L’austérité, ou pénitence (tapas), inclut les nombreux principes régulateurs que recommandent les Védas. Se lever tôt le matin, par exemple, et se laver. Se lever de très bonne heure peut être parfois bien désagréable. C’est pourquoi tout effort volontaire qu’on accomplira afin de se soumettre à ces règles sera qualifié d’austérité. Des jeûnes sont également prescrits en certains jours du mois. On peut avoir du mal à les observer, mais quiconque est fermement déterminé à progresser dans la science de la conscience de Kṛṣṇa n’hésitera pas à supporter ces désagréments. Il ne s’agit pas néanmoins, de jeûner sans raison ou au mépris de ce que conseillent les Écritures, par exemple pour des raisons politiques. La Bhagavad-gītā explique que ces sortes de jeûnes relèvent de l’ignorance. Or, aucun acte inspiré par l’ignorance ou la passion ne saurait engendrer de bienfait spirituel. En revanche, tout ce qui relèvera du mode d’influence de la vertu nous fera progresser. Ainsi, le jeûne accompli en accord avec les injonctions védiques permettra-t-il d’enrichir notre connaissance spirituelle.

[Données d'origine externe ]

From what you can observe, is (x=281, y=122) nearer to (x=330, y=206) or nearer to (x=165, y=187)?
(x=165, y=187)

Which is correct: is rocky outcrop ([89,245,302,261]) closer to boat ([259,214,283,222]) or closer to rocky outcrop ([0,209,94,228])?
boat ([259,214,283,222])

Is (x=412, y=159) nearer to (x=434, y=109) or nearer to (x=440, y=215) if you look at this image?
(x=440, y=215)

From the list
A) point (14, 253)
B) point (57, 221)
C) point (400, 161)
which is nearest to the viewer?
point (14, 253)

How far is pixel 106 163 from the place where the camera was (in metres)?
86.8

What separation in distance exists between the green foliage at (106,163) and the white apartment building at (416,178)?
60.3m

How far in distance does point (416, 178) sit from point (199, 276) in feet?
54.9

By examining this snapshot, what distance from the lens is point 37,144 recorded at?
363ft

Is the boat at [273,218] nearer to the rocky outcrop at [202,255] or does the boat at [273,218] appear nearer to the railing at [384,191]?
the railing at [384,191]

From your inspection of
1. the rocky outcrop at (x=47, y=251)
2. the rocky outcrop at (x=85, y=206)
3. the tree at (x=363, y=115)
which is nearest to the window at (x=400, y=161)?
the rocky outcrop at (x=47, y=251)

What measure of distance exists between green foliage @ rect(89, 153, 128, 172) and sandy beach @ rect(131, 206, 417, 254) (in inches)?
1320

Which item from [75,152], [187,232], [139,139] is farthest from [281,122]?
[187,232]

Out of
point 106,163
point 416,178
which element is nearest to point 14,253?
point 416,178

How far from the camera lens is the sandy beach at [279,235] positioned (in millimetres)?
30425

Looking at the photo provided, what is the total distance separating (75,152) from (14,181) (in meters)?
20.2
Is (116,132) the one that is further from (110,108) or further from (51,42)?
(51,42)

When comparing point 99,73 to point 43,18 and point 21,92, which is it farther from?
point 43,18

Pour ce qui est de la charité, tout homme doit donner la moitié de son revenu pour le service d’une bonne cause. Cette cause doit être la conscience divine, qui est non seulement une bonne cause, mais aussi la meilleure: Kṛṣṇa étant infiniment bon, Sa cause l’est tout naturellement elle aussi. Il s’agit donc de faire la charité à ceux qui œuvrent dans cette voie, aux brāhmaṇas, disent les Écritures védiques. Cette pratique est toujours suivie en Inde, bien que de nos jours la plupart des gens ne l’appliquent plus vraiment selon les normes scripturaires. On pourrait évidemment se demander pourquoi il faut faire la charité aux brāhmaṇas: tout simplement parce qu’ils cultivent à chaque instant de leur existence la connaissance spirituelle la plus haute, et qu’ayant voué leur vie entière à comprendre le Brahman, ils n’ont pas le loisir de gagner de l’argent. Celui qui connaît le Brahman est un brāhmaṇa (brahma jānātīti brāhmaṇaḥ). Les sannyāsīs doivent eux aussi bénéficier de la charité. Du reste, s’ils demandent l’aumône de porte en porte, ce n’est pas pour s’enrichir, mais bien pour satisfaire aux exigences missionnaires de leur vocation. Ils vont de maison en maison pour aider les familles qui n’ont plus conscience du vrai but de la vie, à sortir des ténèbres de l’ignorance. Sous couvert de mendicité, ils encouragent les chefs de famille à raviver leur conscience de Kṛṣṇa. Ils dispensent l’enseignement des Védas qui exhortent les hommes à s’éveiller aux perfections que leur doit la vie humaine, en même temps qu’ils leur indiquent la méthode qui y conduit. C’est donc pour de bonnes causes qu’il faut donner, comme le maintien des sannyāsīs et des brāhmaṇas, et non pour des causes frivoles.

Le véritable renom (yaśas) doit correspondre à la définition qu’en a donnée Śrī Caitanya: un homme n’est illustre que s’il est célébré pour sa grande dévotion, pour ce qu’il accomplit dans la conscience de Kṛṣṇa. Toute autre forme de gloire est sans valeur.

Les vertus que nous venons d’énumérer se manifestent chez les devas et chez les humains des différentes planètes de l’univers. Ceux qui prennent part au service de dévotion développent naturellement toutes les bonnes qualités créées par le Seigneur Suprême.

Kṛṣṇa est à l’origine de tout ce qui existe, le bon comme le mauvais. Rien ne se manifeste dans l’univers matériel qui ne soit déjà en Lui. Qui sait cela possède le vrai savoir. Bien que les manifestations en cet univers soient diverses, Kṛṣṇa est leur source unique.